Author: Cathy O'Neil
Summary: This was interesting and the author made some good points, but it was repetitive and not very technical.
More and more aspects of our lives are being dictated by hidden algorithms. In theory, this should eliminate human biases and lead to more fair decisions. Unfortunately, the reality is that models are made by biased human beings. Models are also built on data describing the way the world is now and so may codify existing inequalities. This is particularly dangerous because algorithms often escape the regulation human decisions would have to follow. The reasons for their decisions may never be revealed to people whose lives are influenced by those decisions.
As a data scientist, I think the author makes some great points about how models are developed. In particular, models should not be used when too little data is available and/or when it is impossible to check predictions. For example, individual teachers teach so few students that predictions of teacher quality vary enough year to year that they’re no better than random guesses. Worse still, teachers predicted to be poor teachers can be fired and it is then impossible to learn if the model was right about their performance.
I wish the author had spent more time making points like this about model quality. I also wish she had made her points in a way any data scientist could get on board with. Instead, her audience seems to be people who are already socially liberal. Most of her arguments hinge on the assumption that her reader shares a similar sense of what is fair. Since I am socially liberal, these arguments worked for me, but I don’t think they’d convince a conservative data scientist the way they were written.

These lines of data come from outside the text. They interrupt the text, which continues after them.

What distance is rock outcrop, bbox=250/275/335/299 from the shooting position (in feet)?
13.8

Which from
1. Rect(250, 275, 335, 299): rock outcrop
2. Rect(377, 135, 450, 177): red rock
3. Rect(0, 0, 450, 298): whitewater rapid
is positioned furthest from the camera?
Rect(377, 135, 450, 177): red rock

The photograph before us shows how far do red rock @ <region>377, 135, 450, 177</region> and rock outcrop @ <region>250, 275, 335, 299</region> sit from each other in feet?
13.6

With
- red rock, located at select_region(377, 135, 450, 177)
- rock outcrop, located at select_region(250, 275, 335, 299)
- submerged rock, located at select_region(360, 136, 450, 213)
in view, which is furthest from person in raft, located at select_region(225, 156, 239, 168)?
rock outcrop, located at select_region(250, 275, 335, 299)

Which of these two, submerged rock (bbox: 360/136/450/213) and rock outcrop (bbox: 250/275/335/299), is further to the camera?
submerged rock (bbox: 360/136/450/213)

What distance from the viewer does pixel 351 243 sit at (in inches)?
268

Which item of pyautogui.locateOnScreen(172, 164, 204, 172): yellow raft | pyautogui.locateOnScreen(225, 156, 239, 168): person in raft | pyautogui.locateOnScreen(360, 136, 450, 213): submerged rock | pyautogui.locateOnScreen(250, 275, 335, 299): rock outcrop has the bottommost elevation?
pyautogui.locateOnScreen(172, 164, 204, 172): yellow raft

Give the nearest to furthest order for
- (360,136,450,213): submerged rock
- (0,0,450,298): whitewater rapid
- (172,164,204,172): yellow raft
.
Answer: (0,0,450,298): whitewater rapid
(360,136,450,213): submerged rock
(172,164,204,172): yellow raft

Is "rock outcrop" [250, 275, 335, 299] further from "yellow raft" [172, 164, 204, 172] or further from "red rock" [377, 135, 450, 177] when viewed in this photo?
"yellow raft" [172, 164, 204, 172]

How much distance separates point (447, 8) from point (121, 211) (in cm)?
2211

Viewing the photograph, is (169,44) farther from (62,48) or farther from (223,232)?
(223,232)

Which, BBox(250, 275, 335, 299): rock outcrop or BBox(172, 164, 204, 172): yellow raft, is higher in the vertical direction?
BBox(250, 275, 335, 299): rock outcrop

There were also aspects of the way she presented the data that didn’t work for me. The first model involved a lot of details about finances that bored me. The points she makes about each of the models she discussed were very similar and got repetitive. And last of all, she often goes on digressions about human behavior. She describes their behavior as resulting from bad decision making that is analogous to bad algorithms. This was interesting, but not really relevant. It was also these sections that struck me as most likely to be alienating to conservative data scientists. Generally, I wouldn’t be bothered by a book that doesn’t take into account the opinions of people I would consider racist, sexist, or classist. In this case though, I think the book could have done a lot more good by speaking to all data scientists about the best way to practice their craft.